PADANG – Ada siswa yang jarinya harus diamputasi, ditemukan meninggal di gorong-gorong sekolah, dan siswa yang ditendang hingga meninggal, menjadi gambaran fatal dari intimidasi bullying (perundungan) fisik dan psikis yang dilakukan pelajar kepada teman-temannya awal Februari 2020 ini.
Komisi Perlindungan Anak Indonesia (KPAI) mencatat, dalam kurun waktu sembilan tahun, dari 2011 sampai 2019, ada 37.381 pengaduan. Untuk perundungan, baik di dunia pendidikan maupun media sosial mencapai 2.473 laporan.
“Trennya terus meningkat, Data pengaduan anak kepada KPAI bagai fenomena gunung es. Pada Januari-Februari 2020 ini saja, kita terus setiap hari membaca berita dan menonton fenomena kekerasan anak. Ini tentu menjadi keprihatinan bersama,” kata Komisioner KPAI Bidang Hak Sipil dan Partisipasi Anak; Jasra Putra, Minggu (9/2) pagi.
Menurutnya, kalau melihat skala dampak yang disebabkan dari peristiwa itu, memperlihatkan adanya gangguan perilaku yang dialami anak. Gangguan perilaku perlu diantisipasi sejak awal.

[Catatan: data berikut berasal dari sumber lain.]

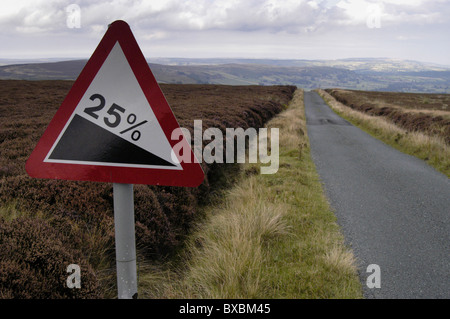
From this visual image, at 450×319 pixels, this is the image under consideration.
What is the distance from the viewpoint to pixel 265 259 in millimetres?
3449

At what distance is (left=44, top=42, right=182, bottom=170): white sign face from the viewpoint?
1566 millimetres

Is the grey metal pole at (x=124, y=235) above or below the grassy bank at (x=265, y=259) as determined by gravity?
above

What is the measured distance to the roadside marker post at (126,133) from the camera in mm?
1562

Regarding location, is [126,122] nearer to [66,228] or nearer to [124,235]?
[124,235]

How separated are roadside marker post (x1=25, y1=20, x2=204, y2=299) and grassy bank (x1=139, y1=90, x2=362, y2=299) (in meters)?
1.41

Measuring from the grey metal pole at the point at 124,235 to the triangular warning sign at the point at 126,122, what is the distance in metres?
0.08

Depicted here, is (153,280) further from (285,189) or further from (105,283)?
(285,189)

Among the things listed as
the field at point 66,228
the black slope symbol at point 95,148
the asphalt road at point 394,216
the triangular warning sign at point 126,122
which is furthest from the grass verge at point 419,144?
the black slope symbol at point 95,148

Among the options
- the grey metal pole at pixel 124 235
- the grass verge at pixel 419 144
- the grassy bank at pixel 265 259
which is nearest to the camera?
the grey metal pole at pixel 124 235

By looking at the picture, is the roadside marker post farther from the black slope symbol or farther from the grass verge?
the grass verge

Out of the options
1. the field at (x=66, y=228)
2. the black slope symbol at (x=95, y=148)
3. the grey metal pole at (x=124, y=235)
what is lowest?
the field at (x=66, y=228)

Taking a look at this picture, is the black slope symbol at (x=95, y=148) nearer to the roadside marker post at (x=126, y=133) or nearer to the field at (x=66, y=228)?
the roadside marker post at (x=126, y=133)

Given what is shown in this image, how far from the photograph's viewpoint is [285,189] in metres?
Result: 6.60
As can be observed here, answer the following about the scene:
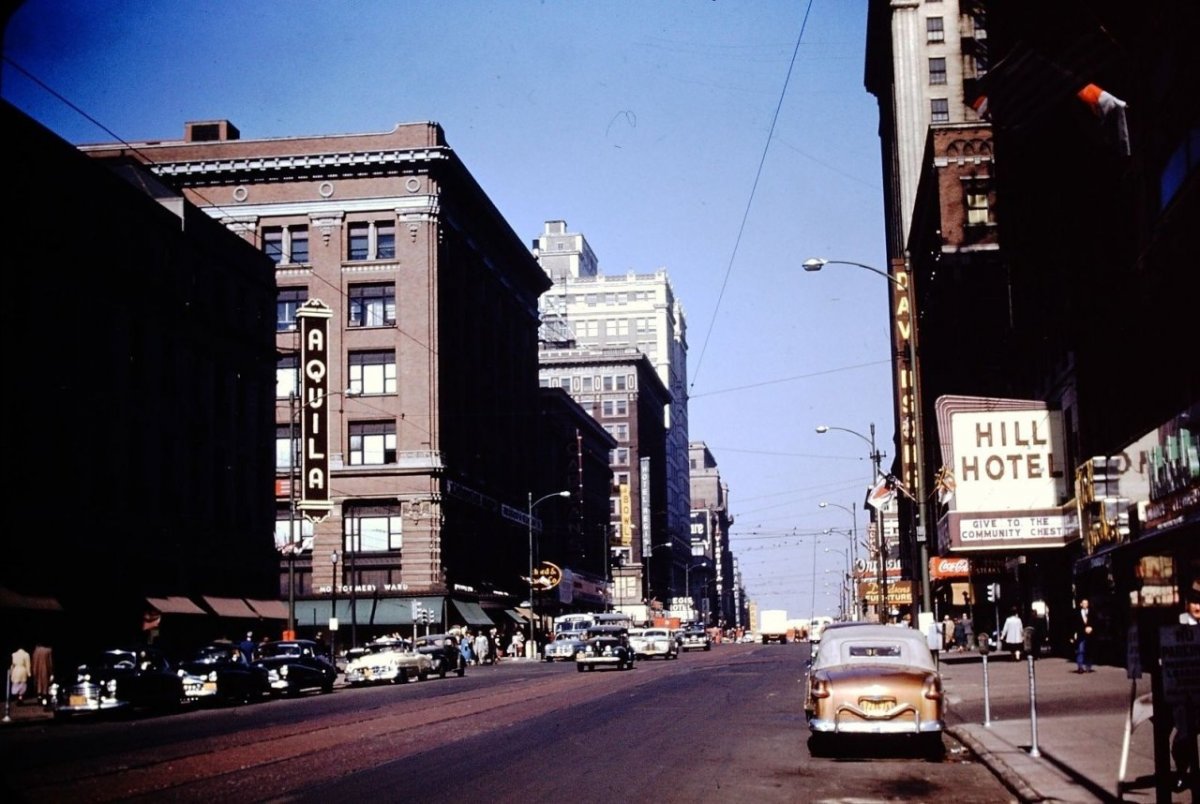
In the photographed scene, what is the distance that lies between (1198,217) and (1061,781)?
11.9 metres

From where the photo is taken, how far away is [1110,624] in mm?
38312

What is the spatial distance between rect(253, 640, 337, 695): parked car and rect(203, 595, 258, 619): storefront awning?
14319mm

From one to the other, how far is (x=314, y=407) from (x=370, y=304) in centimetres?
1929

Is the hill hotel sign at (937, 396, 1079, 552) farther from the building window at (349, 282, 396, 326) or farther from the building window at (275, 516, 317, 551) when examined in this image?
the building window at (349, 282, 396, 326)

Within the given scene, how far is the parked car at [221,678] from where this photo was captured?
1361 inches

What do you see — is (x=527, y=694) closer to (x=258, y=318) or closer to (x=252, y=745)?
(x=252, y=745)

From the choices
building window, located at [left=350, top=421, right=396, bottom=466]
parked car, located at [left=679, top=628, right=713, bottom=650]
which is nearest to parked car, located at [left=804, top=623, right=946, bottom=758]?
building window, located at [left=350, top=421, right=396, bottom=466]

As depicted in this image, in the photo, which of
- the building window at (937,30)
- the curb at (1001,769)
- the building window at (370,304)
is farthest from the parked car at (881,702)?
the building window at (937,30)

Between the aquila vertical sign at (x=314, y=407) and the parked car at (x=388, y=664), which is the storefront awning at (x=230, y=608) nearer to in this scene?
the aquila vertical sign at (x=314, y=407)

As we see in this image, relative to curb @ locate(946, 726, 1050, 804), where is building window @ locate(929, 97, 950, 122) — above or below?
above

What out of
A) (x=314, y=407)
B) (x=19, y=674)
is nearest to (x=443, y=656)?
(x=314, y=407)

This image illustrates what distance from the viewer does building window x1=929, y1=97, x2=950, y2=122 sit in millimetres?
91562

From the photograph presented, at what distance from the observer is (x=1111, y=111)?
83.6ft

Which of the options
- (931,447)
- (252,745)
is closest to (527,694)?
(252,745)
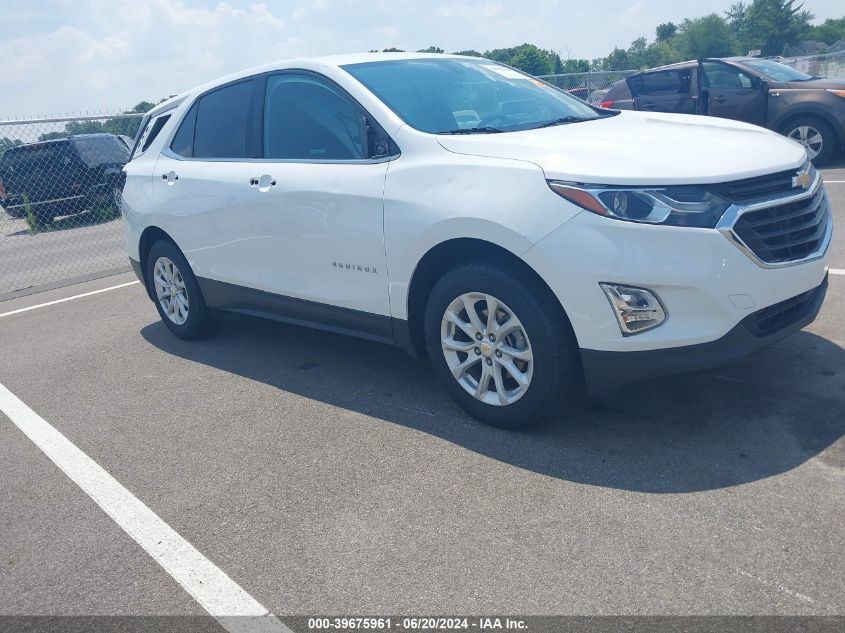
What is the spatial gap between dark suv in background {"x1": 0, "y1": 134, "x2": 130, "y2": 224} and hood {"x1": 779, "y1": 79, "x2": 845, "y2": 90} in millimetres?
10490

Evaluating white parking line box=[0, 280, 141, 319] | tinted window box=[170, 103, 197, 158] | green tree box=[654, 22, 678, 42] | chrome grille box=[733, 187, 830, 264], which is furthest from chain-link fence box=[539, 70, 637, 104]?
Result: green tree box=[654, 22, 678, 42]

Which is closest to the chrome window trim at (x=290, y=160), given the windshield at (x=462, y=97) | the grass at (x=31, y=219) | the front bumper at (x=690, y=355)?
the windshield at (x=462, y=97)

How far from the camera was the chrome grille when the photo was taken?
344cm

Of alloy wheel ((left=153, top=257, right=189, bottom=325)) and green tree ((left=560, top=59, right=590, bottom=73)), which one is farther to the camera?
green tree ((left=560, top=59, right=590, bottom=73))

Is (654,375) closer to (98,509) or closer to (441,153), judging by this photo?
(441,153)

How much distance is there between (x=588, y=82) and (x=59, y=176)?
1291cm

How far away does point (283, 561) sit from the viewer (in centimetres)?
312

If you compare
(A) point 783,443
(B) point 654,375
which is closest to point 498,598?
(B) point 654,375

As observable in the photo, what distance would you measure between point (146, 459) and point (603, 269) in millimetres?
2472

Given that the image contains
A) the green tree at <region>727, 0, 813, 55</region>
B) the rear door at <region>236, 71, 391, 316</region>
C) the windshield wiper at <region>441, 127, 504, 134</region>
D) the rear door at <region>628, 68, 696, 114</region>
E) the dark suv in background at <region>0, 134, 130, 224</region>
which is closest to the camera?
the windshield wiper at <region>441, 127, 504, 134</region>

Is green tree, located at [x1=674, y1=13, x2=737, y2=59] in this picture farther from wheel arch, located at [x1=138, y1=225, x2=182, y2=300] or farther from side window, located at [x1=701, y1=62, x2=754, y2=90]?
wheel arch, located at [x1=138, y1=225, x2=182, y2=300]

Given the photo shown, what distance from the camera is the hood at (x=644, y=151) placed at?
3459 mm

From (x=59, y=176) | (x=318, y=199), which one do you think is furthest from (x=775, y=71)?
(x=59, y=176)

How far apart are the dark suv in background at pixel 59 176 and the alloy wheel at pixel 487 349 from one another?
423 inches
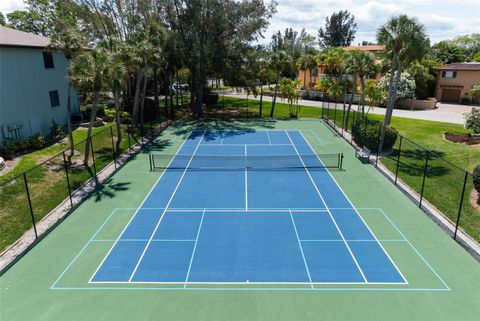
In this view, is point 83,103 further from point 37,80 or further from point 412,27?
point 412,27

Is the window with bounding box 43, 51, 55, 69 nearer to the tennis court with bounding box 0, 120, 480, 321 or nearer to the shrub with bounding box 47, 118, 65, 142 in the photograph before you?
the shrub with bounding box 47, 118, 65, 142

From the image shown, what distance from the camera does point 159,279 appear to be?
11.2 meters

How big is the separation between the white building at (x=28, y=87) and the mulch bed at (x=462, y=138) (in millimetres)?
29023

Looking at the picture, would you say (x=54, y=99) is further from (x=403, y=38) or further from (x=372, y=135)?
(x=403, y=38)

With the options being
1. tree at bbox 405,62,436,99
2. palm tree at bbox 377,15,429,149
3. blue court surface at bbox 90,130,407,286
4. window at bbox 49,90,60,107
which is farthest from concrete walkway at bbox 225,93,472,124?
window at bbox 49,90,60,107

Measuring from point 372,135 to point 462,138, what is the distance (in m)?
8.88

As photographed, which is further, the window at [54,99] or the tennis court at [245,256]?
the window at [54,99]

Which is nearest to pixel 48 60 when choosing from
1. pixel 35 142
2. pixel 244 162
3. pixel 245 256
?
pixel 35 142

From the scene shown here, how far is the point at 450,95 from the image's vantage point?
51.4 metres

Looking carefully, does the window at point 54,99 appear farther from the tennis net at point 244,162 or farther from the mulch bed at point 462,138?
the mulch bed at point 462,138

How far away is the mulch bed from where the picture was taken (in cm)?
2650

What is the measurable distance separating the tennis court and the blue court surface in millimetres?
52

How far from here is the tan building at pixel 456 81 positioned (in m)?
48.4

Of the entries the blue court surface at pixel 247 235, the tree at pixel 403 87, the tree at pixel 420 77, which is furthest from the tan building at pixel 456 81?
the blue court surface at pixel 247 235
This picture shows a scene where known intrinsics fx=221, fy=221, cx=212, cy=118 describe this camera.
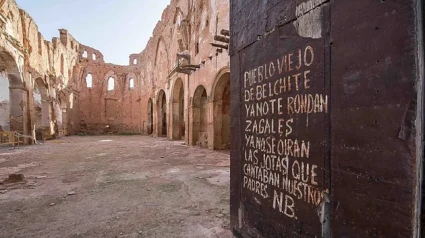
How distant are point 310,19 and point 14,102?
657 inches

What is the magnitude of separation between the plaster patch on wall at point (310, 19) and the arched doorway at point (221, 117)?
8.85 metres

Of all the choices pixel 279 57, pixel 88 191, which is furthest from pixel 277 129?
pixel 88 191

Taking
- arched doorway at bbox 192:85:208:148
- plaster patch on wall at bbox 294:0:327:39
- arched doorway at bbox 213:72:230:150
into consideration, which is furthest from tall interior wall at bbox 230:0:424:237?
arched doorway at bbox 192:85:208:148

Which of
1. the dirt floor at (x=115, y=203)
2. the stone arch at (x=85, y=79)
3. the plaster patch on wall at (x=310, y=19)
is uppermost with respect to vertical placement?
the stone arch at (x=85, y=79)

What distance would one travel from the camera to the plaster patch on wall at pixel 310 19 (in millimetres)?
1681

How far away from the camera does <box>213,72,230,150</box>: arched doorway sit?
10812 millimetres

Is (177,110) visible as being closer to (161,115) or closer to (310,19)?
(161,115)

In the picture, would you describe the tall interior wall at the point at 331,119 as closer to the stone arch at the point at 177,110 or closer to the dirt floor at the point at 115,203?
the dirt floor at the point at 115,203

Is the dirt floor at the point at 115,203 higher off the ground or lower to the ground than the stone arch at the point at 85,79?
lower

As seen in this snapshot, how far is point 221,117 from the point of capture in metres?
11.0

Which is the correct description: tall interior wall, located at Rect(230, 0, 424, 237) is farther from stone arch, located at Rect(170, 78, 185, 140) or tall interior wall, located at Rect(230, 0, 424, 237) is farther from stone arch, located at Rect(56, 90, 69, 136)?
stone arch, located at Rect(56, 90, 69, 136)

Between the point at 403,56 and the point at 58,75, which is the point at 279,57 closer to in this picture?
the point at 403,56

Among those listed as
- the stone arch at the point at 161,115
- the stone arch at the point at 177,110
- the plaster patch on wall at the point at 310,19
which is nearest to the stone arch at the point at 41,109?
the stone arch at the point at 161,115

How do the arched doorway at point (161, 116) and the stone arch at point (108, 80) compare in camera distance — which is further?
the stone arch at point (108, 80)
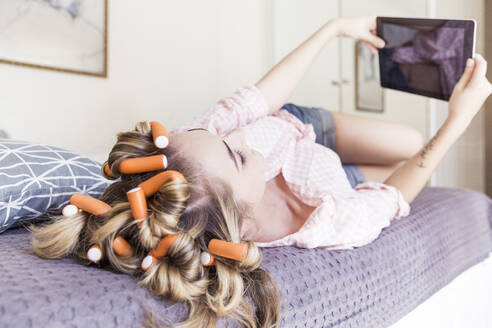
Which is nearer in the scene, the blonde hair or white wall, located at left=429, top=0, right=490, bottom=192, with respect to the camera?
the blonde hair

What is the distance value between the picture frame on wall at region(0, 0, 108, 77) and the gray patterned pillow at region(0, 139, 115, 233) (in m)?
0.78

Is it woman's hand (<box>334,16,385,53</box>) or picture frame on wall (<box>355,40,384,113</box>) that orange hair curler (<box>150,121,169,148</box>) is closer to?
woman's hand (<box>334,16,385,53</box>)

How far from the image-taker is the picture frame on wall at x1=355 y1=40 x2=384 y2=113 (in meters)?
2.38

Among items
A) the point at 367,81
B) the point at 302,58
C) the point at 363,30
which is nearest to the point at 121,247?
the point at 302,58

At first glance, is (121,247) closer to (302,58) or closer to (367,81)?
(302,58)

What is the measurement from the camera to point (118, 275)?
52 cm

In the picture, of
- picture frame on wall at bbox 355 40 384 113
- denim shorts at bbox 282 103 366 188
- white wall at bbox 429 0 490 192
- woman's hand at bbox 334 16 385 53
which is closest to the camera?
woman's hand at bbox 334 16 385 53

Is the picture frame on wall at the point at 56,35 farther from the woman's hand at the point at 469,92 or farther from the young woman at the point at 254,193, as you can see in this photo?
the woman's hand at the point at 469,92

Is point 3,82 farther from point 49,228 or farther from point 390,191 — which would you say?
point 390,191

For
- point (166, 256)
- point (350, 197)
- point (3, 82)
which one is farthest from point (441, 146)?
point (3, 82)

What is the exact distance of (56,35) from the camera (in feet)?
4.98

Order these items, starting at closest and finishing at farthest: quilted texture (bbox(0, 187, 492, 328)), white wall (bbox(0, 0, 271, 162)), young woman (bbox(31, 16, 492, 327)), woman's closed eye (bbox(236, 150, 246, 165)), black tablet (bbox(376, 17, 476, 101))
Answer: quilted texture (bbox(0, 187, 492, 328)), young woman (bbox(31, 16, 492, 327)), woman's closed eye (bbox(236, 150, 246, 165)), black tablet (bbox(376, 17, 476, 101)), white wall (bbox(0, 0, 271, 162))

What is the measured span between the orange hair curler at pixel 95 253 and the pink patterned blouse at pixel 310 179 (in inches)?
12.8

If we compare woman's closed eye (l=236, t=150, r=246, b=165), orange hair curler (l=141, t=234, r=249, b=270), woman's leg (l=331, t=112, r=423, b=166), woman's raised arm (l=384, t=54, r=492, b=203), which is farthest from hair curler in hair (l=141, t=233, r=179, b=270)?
woman's leg (l=331, t=112, r=423, b=166)
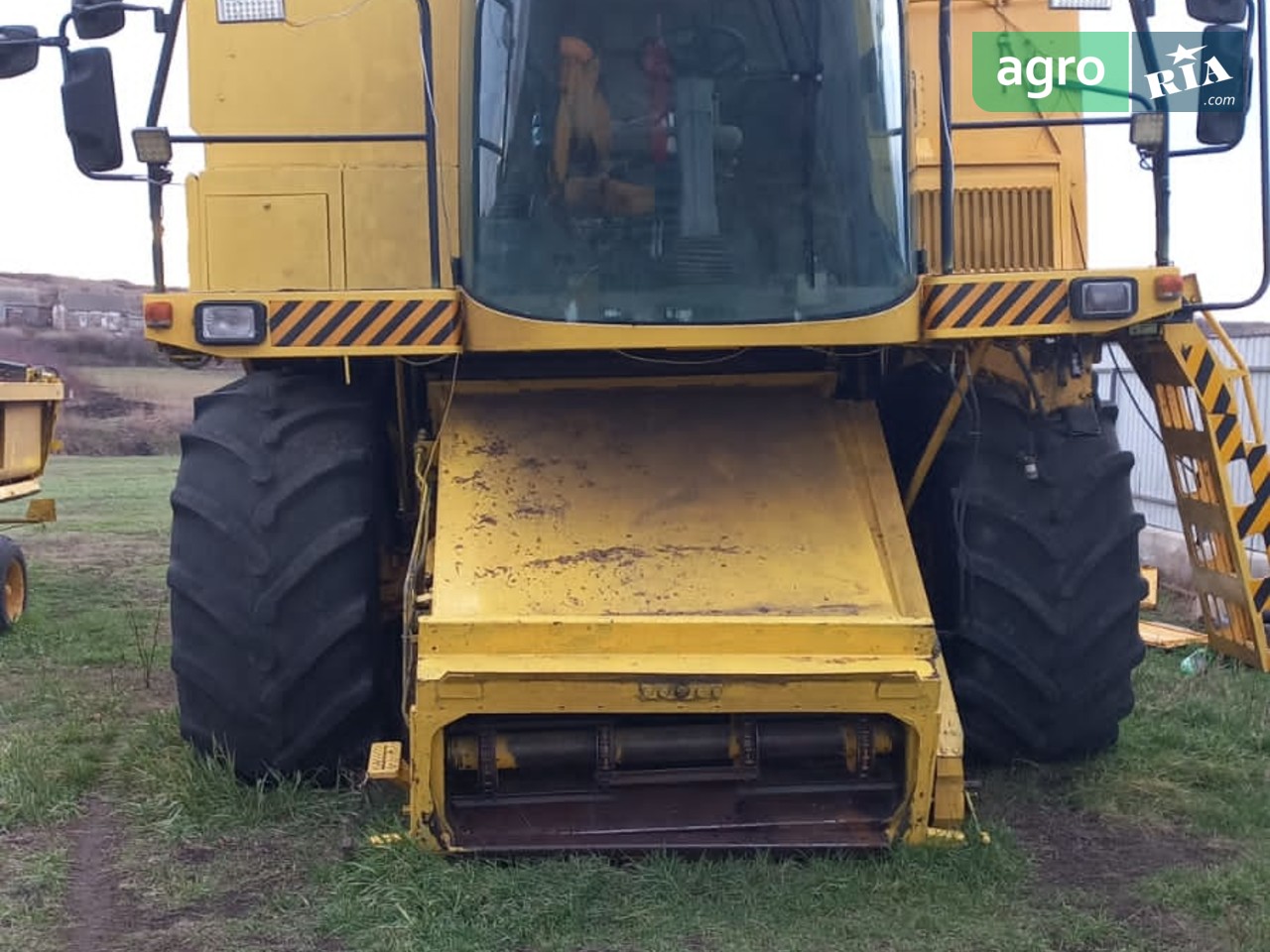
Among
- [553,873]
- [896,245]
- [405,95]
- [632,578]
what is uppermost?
[405,95]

Meski secara fisik dan daya belajar anak baik, bahkan memiliki prestasi, namun ketika menghadapi realitas, anak-anak tidak siap, sehingga terjadi gejolak yang menyebabkan pelemahan mental yang dapat bereaksi agresif seperti perundungan. Umumnya, tegas dia, perundungan adalah perbuatan berulang-ulang yang dilakukan anak.
“Pemicunya banyak, karena kontrol sosial masyarakat yang berubah lebih agresif dan cepat, mudah ditiru oleh anak. Begitu pun represif yang berulang-ulang, seperti tontonan kekerasan, dampak negatif gawai, dan penghakiman media sosial,” katanya.
Jasra menyatakan, meski sudah ada guru, guru konseling, dan orang tua, namun belum berdampak signifikan terhadap usaha memberantas buli dan kekerasan di kalangan remaja atau pelajar.
Itu disebabkan, jelasnya, fenomena paparan kekerasan sangat represif masuk ke kehidupan anak dari berbagai media. Artinya, imbuhnya, sangat tidak cukup sekolah hanya memiliki satu orang guru konseling. “Kondisi gangguan di luar yang masif menghantui anak-anak Indonesia. Kita berharap, ke depan guru konseling bukan profesi sampingan, apalagi dibebankan juga dengan mengajar.”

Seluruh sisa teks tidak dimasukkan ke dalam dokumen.